Il ressort des pièces du dossier que M. C… a épousé Mme A… B… le 13 mai 2023 et que, si cette dernière était enceinte, le couple était sans enfant à la date de la décision attaquée. Alors qu’il n’est pas contesté que son épouse dont la date d’entrée sur le territoire est inconnue, réside irrégulièrement en France, aucune pièce du dossier ne vient établir l’ancienneté de la relation du couple avant leur mariage. Par suite, il n’apparaît pas que la décision attaquée porterait une atteinte disproportionnée au droit du requérant au respect de sa vie privée et familiale garanti par les stipulations de l’article 8 de la convention européenne de sauvegarde des droits de l’homme et des libertés fondamentales.
Aux termes du paragraphe 1 de l’article 3 de la convention internationale relative aux droits de l’enfant : « Dans toutes les décisions qui concernent les enfants (…) l’intérêt supérieur de l’enfant doit être une considération primordiale ».
En dernier lieu, l’enfant de M. C… étant née le 16 février 2024, soit postérieurement à la décision attaquée, il ne peut utilement soutenir que la décision refusant le bénéfice du regroupement familial au bénéfice de son épouse méconnaît les stipulations du paragraphe 1 de l’article 3 de la convention internationale relative aux droits de l’enfant.
Il résulte de ce qui précède que les conclusions à fin d’annulation dirigées contre la décision du 8 janvier 2024 et la décision implicite rejetant le recours gracieux formé par M. C… doivent être rejetées.
Sur les conclusions à fin d’injonction :
Le présent jugement, qui rejette les conclusions à fin d’annulation de la requête de M. C…, n’appelle aucune mesure d’exécution.
Sur les frais liés au litige :
Les dispositions de l’article L. 761-1 du code de justice administrative font obstacle à ce qu’il en soit fait application à l’encontre de l’Etat, qui n’est pas partie perdante.
D E C I D E :
Article 1er : La requête de M. C… est rejetée.
Article 2 : Le présent jugement sera notifié à M. D… C… et au préfet de l’Ardèche.

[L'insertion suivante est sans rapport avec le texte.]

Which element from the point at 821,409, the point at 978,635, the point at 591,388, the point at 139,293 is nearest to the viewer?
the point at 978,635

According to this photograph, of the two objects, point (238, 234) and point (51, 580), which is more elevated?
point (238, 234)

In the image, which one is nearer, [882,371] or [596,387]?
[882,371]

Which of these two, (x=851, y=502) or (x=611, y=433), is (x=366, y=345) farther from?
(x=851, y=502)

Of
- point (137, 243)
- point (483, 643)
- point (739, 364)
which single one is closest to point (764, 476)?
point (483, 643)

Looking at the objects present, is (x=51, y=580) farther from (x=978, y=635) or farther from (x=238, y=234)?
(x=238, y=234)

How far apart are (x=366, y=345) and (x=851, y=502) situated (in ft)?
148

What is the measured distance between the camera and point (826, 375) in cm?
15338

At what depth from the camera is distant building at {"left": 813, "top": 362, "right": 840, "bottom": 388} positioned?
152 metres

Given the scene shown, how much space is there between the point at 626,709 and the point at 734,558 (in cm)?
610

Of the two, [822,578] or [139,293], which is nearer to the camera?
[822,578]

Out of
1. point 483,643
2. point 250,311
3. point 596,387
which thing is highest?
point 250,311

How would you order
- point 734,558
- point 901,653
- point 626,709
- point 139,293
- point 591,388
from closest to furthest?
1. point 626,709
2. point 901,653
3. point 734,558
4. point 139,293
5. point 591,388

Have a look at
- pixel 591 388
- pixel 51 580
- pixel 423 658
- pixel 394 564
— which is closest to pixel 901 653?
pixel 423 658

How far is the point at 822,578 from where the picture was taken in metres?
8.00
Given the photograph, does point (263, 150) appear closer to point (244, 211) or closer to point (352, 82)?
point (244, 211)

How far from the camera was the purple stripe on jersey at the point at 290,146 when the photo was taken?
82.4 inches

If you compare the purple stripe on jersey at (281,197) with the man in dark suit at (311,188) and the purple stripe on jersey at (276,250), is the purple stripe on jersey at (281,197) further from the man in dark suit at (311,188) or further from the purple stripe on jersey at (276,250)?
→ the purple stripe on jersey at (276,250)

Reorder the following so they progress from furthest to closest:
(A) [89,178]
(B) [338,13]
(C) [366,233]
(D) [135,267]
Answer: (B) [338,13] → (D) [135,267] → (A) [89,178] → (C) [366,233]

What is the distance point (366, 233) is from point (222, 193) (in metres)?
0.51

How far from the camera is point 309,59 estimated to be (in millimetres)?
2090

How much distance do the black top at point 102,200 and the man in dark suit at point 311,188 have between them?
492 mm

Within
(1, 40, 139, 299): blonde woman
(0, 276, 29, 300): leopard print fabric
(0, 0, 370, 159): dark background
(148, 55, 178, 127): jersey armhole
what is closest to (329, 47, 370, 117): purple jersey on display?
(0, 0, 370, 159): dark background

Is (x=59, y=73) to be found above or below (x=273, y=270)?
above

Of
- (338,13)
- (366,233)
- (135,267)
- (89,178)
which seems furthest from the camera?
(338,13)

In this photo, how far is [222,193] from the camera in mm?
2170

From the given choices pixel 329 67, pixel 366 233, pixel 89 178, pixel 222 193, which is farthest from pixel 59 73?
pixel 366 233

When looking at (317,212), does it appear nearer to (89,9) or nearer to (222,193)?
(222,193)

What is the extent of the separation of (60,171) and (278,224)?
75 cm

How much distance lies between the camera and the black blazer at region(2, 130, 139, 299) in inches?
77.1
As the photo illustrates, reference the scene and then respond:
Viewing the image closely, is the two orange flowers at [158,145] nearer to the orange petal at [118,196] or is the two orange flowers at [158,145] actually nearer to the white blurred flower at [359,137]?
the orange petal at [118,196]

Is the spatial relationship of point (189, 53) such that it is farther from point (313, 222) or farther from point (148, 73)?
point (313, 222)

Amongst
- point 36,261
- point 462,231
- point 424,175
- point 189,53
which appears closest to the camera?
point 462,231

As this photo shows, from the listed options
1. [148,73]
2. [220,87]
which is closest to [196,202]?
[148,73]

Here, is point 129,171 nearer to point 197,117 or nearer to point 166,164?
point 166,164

Délibéré après l’audience du 21 novembre 2025, à laquelle siégeaient :
Mme Dèche, présidente,
Mme Monteiro, première conseillère,
Mme Lacroix, première conseillère.
Rendu public par mise à disposition au greffe le 5 décembre 2025.
La rapporteure,
A. Lacroix
La présidente,
P. DècheLa greffière,
N. Boumedienne
La République mande et ordonne au préfet de l’Ardèche en ce qui le concerne ou à tous commissaires de justice à ce requis en ce qui concerne les voies de droit commun contre les parties privées de pourvoir à l’exécution de la présente décision.